Mathew Carey was a seminal figure in early American publishing; establishing the first publishing firm to specialize in cartography and issuing the first atlas devoted exclusively to American maps. He set up an elaborate cottage system of craftsmen for compiling, engraving, printing, and coloring maps. This practice was emulated by later American cartographic publishers such as John Melish and Henry S. Tanner. The American Atlas concept was also adopted by other publishers in both the United States and Europe.
This map of the young United States extends just beyond the Mississippi River. The mid-western territories are a bit misaligned with Indiana shown directly below Lake Michigan and Chicago appearing in North West Territory. West of the Mississippi River is the large Missouri Territory stretching northwards from Louisiana. Major roads with distances, proposed canals, cities, forts, and Indian villages are among the interesting details illustrated on the map.
A notation of Yazoo Speculation in Mississippi refers to the Yazoo Land Fraud perpetrated in 1789-1796 when the region was part of Georgia Territory. Three companies bribed and intimidated a bill through the Georgia assembly that allowed them to purchase millions of acres of land for next to nothing, resulting in a huge public outcry. The bill's supporters were swiftly voted out of power, and Senator James Jackson took office. He vowed to repeal the Yazoo Act if it cost him his life, saying he would repeal it even if he had to shoot everyone involved in passing it.

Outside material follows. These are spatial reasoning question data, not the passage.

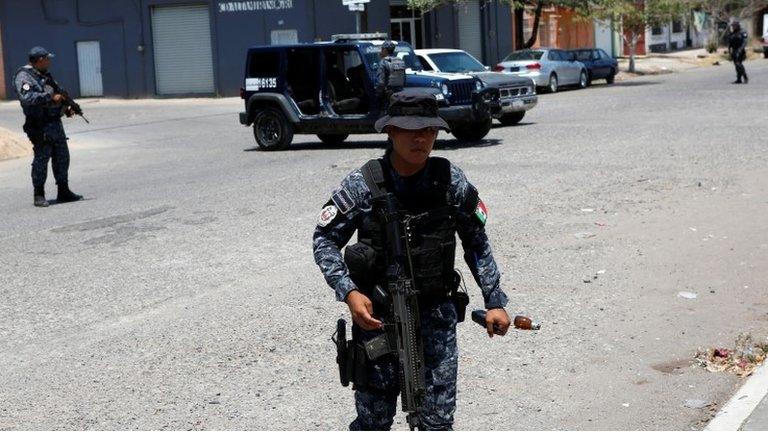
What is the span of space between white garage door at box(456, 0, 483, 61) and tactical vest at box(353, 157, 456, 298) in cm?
3996

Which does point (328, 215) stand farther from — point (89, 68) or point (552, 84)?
point (89, 68)

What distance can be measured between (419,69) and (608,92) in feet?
45.7

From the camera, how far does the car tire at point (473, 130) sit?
19.7 metres

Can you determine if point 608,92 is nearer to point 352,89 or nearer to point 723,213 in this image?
point 352,89

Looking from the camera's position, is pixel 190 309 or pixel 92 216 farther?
pixel 92 216

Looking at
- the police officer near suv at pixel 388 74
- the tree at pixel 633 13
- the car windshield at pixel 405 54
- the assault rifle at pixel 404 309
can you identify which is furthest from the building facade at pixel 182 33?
the assault rifle at pixel 404 309

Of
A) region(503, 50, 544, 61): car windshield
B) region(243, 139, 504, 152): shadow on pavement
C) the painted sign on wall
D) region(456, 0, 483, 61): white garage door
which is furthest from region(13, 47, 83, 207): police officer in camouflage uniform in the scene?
region(456, 0, 483, 61): white garage door

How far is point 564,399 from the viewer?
612cm

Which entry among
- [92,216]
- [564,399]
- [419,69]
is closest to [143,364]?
[564,399]

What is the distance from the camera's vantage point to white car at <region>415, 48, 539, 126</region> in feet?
74.1

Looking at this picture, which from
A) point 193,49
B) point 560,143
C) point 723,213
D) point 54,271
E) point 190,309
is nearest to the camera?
point 190,309

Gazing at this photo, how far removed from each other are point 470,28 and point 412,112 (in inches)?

He didn't have to shoot anyone, and the law was rescinded in 1796. The fact it is shown on a map produced many years later attests to the importance attributed to this fraudulent scheme.
References: Phillips (Atlases) #1372-5.
The map was completely separated along the centerfold and skillfully rejoined with archival tape. There is a bit of loss along the lower centerfold, light toning, minor foxing, and small chips and tears along the edges of the sheet.